Ketika jemariku menjentikkan aksara-aksara ini, lengkungan di wajahku ada kalanya melebar lalu berubah menjadi mata yang berbinar.
Dalam bahasa sunyi yang tergores dalam secarik kertas yang ku susun dengan rasa dan menjadi sebuah  sastra.
Ini tentang sebuah perjalanan singkat yang ku yakini tak semua manusia bisa memahaminya.
Mungkin akan begitu fasih jika hanya dibaca, namun mencari makna dari setiap kata yang tertulis tak semudah membulak balikan kertas berisikan tinta.
kisah menggemaskan sudah menjadi makanan kita sehari-hari bukan? dua manusia yang selalu berusaha saling menciptakan garis senyum di ujung bibir dan menggambar tawa lepas bukan yang penting ada suara.
Namun, berawal dari goresan yang sempat hadir dan membekas disetiap perasaan yang telah dibangun bersama, yang akhirnya harus ku sampaikan dirimu sekarang tak seperti dulu lagi.Â
memang, aku bukan lah nona sang maha tahu, aku hanya bisa berhipotesis isi pikiranmu, mungkin terkaanku belum tentu benar, namun Tuan bolehkah ku meminjam bahumu tuk bersandar dan kuceritakan bagaimana ku merasakanmu.
kali ini Tuan, kamu seperti layaknya daun
Yang terkadang tak mengerti mengapa setiap helaiannya saling bergesekan mengikuti arah angin.
seperti tak bisa menerima ucapan yang ku lontarkan dihadapanmu dan berakhir dengan beradu kata.
terkadang kau berprasangka buruk, kau membiarkan emosionalmu mengambil alih dan menduga" membiarkan dirimu tak menerima ungkapan seseorang, terkadang kau merasa tak ku hargai dan tak ku libatkan dalam setiap langkah yang ku lewati.
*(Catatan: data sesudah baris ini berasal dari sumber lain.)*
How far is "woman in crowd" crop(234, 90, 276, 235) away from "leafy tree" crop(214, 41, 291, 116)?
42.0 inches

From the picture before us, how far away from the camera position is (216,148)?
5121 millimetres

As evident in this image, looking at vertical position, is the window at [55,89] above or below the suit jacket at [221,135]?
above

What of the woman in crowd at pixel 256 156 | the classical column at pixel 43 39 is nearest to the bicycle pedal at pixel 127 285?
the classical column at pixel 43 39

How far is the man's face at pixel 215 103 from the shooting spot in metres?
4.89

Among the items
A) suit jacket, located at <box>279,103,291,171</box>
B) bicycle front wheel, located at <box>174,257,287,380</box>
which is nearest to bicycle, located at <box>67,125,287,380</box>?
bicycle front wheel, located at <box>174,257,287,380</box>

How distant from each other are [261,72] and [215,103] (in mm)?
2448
Tak jarang sikapmu adalah hasil dari olahan pikiran berpikir mundur ke masa lalu kita yang kelam.ku katakan boleh, namun sampai kapan tuan akan membiarkan aliran pikiran itu berhenti mengalir?atau memang kau biarkan air itu mengalir dan membasahi semua pikiranmu?
Tuan, apakah kamu tak melihat atau malah tak mau melihat upayaku walau kecil selama ini? memang betul, ku terima setiap resiko yang harus kuhadapi atas luka yang sempat tergores diantara satu sama lain, tak akan ada lagi pembenaran diri. tapi tuan, pernah kah kau berfikir bagaimana aku bisa menyembuhkan lukamu bila sang pemilik luka terus menerus menggaruk lukanya yang sudah mulai mengering dan berakhir basah kembali?
Jika ku boleh mengeluarkan isi hati ku dengan penuh kejujuran, aku akan mengatakan "hai tuan! di lembaran cerita kita sebelumnya kamu adalah orang yang memberikan kepercayaan penuh melebihi kepercayaan diriku pada diriku sendiri. namun aku sadar sempat ada goresan luka yang saling memberi, aku yang pernah membuat kapal mu rusak, dan kau bilang kau takut untuk berlayar lagi, namun ku yakinkan dan berkata "aku akan merakit kapalmu kembali"
harapan yang sama, menunggu sembuh hadir pada petaku dan petamu bukan? terhitung sudah banyak langkah untuk kita menemukan kesembuhan pada jiwa masing-masing, sudahkah kau sadar Tuan? Peta itu mengantarku pada sebuah kebahagiaan
Mengusap beribu nestapa yang pernah kurasa.
Tuan, seperti yang selalu kukatakan padamu "Wahai Tuan pemilik hati ini, tenang ya, kau berlayar bersamaku, akan ku upayakan dan tak akan aku biarkan lagi kapalmu rusak untuk yang kedua kalinya."
Tuan, kamu pejuang yang hebat, telah berhasil menjadi pemeran utama
menjadi tokoh yang paling sering kusebut namanya di titik terendah dan tertinggiku.
Berkenankah Tuan dan Nona kecil ini saling menghibur kembali? agar langit biru, dan indahnya dunia bisa melihat betapa bebasnya kita tersenyum setiap hari menikmati hari-hari tanpa sepi dengan alunan sang melodi.